Transcribe the listing below verbatim, preserving every line break, coordinate, and punctuation mark.

▶ [Task data]:
□ □ □ □

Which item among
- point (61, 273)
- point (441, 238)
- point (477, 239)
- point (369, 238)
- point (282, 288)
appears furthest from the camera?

□ □ □ □

▶ [Reply]:
Which item among
- point (61, 273)
- point (441, 238)
- point (477, 239)
- point (369, 238)
- point (282, 288)
appears furthest from the camera?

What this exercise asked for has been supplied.